At Your point m8s - Nilfisk produce for Stihl nad Stihl only low the pressure nad give them their name and ask more money ,or Stihl produce for Nilfisk? 

I think its the firstone


----------



## Tips (Mar 27, 2011)

Looks like a C120 in disguise, I still prefer the 'E' range of power washers to the 'C'

Solution, E130 with industrial rubber hose replacement - simples.


----------



## Niki (Dec 6, 2011)

Me toooo 


but i am tempted 

C120 3-6 big accesory kit for 52,99 free shipping


----------



## sye73 (Apr 23, 2007)

Anyone know whats happening @ Cleanstore ?? Been unable to reach them for about a week ... I want to order a P150,but reluctant to handover any money if they dont answer the phone/return messages


----------



## PaulN (Jan 17, 2008)

sye73 said:


> Anyone know whats happening @ Cleanstore ?? Been unable to reach them for about a week ... I want to order a P150,but reluctant to handover any money if they dont answer the phone/return messages


Check out others online, argos do deals now and again so does screwfix.


----------



## macmaw (Mar 5, 2007)

Niki said:


> How is the difference between 120 (new motor 1700W 440 l/h) and the 130 :wall:


?????


----------



## Niki (Dec 6, 2011)

sye73 said:


> Anyone know whats happening @ Cleanstore ?? Been unable to reach them for about a week ... I want to order a P150,but reluctant to handover any money if they dont answer the phone/return messages


I speak today with them.They respond after 3 attempt on the phone.And thaey sayd me-We just read Your email :lol:

They dont shipp to Bulgaria and the warranty is not international 

I will use 3-rd party courier when I have the payslip 

one 130 and one 140 on their way :buffer:


----------



## podgas (Apr 4, 2010)

I have a P150 it is the best i have ever used.
As for moving it its easy on it,s Wheels.
And it weights 24kg not 50kg and is no proplem with the electrics at any place i have used it.


----------



## sye73 (Apr 23, 2007)

PaulN said:


> Check out others online, argos do deals now and again so does screwfix.


Thanks - Will do.
For what its worth, they did eventually answer the phone yesterday ; Aside from loosing the confidence by then to hand any money over however,they were also out of stock on the p150 !! :wall:


----------



## sye73 (Apr 23, 2007)

Podgas - Any issues re blowing fuses etc in your experience ?


----------



## Niki (Dec 6, 2011)

sye73 said:


> Podgas - Any issues re blowing fuses etc in your experience ?


Hi Sye,

It is 2900W - 2,9 Kw - its much,but no something ecsagerate.

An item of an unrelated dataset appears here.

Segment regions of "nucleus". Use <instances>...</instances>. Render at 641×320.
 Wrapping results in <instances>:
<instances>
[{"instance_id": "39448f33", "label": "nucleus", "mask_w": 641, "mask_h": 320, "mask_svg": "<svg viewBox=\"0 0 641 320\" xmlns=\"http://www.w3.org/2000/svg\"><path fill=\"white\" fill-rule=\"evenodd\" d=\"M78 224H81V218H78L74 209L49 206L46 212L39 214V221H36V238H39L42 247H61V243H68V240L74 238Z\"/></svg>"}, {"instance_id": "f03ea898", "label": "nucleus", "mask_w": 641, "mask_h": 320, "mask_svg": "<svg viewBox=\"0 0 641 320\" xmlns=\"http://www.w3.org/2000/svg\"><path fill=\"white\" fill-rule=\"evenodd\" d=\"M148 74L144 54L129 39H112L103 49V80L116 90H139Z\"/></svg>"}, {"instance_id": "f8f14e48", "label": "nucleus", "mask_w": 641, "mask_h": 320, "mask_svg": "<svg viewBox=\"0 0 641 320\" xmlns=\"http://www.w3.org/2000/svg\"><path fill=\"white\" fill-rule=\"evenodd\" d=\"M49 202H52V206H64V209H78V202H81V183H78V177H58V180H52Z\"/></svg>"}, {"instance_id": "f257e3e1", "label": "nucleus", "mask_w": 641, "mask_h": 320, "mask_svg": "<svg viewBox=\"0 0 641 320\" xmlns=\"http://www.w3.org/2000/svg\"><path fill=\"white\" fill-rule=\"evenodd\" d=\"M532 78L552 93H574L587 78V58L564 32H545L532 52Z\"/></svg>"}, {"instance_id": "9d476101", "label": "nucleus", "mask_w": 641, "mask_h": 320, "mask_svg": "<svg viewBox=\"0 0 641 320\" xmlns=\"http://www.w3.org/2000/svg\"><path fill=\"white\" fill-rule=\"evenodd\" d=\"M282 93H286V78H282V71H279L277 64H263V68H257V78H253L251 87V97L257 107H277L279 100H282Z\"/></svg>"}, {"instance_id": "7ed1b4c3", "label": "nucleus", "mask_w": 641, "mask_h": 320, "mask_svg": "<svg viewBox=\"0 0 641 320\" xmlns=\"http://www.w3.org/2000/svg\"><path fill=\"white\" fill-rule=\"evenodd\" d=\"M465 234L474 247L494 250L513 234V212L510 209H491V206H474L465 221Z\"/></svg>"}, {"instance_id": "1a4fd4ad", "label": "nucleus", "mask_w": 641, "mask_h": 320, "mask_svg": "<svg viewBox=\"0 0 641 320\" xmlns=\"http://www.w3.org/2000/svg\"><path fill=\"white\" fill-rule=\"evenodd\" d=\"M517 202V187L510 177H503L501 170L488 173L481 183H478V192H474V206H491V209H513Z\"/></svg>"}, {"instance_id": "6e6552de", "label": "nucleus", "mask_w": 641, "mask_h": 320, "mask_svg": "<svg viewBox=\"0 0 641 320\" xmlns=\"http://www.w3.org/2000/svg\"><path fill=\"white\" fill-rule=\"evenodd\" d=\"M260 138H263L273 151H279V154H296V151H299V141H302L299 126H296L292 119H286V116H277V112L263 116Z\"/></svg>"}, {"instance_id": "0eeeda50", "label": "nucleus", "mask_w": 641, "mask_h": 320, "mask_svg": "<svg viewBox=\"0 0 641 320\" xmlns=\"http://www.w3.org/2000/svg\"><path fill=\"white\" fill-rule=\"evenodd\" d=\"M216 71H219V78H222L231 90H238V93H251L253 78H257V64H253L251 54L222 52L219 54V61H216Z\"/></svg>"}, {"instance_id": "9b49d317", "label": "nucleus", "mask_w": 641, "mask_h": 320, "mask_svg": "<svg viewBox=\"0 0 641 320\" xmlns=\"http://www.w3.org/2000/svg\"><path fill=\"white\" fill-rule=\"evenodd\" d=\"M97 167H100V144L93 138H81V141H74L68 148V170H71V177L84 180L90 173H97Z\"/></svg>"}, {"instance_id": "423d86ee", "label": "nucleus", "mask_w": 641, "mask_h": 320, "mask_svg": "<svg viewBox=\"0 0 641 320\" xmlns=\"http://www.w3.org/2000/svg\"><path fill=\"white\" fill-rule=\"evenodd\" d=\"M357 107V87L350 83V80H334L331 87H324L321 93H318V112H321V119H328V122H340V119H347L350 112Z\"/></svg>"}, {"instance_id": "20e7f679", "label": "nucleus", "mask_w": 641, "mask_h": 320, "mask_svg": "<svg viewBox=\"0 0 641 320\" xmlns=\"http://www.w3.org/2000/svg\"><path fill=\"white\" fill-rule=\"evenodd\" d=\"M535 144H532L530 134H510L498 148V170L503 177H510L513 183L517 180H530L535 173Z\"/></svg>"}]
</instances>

If You have problemt with fuses,and You are on the automatic type(i dont know what type You mates using in UK) so You can change one fuse with bigger one and use it only for the pressure washer man!!

You can do it by Your self  its not difficult:devil:


----------



## tommydog (Oct 25, 2017)

C series Nilfisk has the motor like in a drill or vacuum (20 hours life).. E series have a proper induction motor with an aluminium pump. You will get more water flow than a C series so thats the rinsing away mud ability..... P series has a brass pump that will last for 15 years if looked after (oil change) and brass is stronger than ally so you get 150 bar and thats more than most !


----------